From: r.s.taylor at comcast.net (Richard Taylor)
Date: Tue Mar 18 18:10:02 2008
References: <CDD76222-B3B7-4A30-8CB8-6AAA077D7546@comcast.net> <94A3EC1ED064B91A693D70AF@scarborough.isc.org> <4cfa589b0803181509r2e3c0154g4d0f27192ec041fd@mail.gmail.com>

Adam, Brian - I wonder if the Tech RR Club is still in existence.   
When I worked at M.I.T., it was a big deal.  They really pushed the  
state of the art in automated control.

Well, I just answered my own question.  Look here:

http://tmrc.mit.edu/

As busy as ever, it looks like.

Tom's layout is only semi-automated.  All the current engines seem to  
have a controller that give them different behaviors depending on  
different voltages and voltage sequences out of the transformers.

I had quite a set of Lionels when I was a kid but I sold them all when  
I was 13 or so.
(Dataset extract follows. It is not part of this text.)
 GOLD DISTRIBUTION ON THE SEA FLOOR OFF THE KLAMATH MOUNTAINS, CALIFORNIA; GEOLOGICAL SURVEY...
At that point in my life I just HAD to have Heathkit  
OM-1 oscilloscope kit and that was the only way to get it.  In  
retrospect it just seems wrong to have sold them but I don't really  
regret it.  My railroading days were over.  The trains would be worth  
a whole lot more now than that 'scope even if had survived.  My memory  
of its departure from my life is pretty dim but I think it involved  
smoke and that distinctive smell of 2W carbon resistors burning.

I noticed the scale errors in the trains, too, but they were only a  
minor annoyance.  I had bigger problems with scale errors in my model  
airplanes and boats.  That drove me crazy for some reason and I would  
sometimes rework models over and over to get it right.

Watching Tom work on his is a nice exercise in nostalgia, though.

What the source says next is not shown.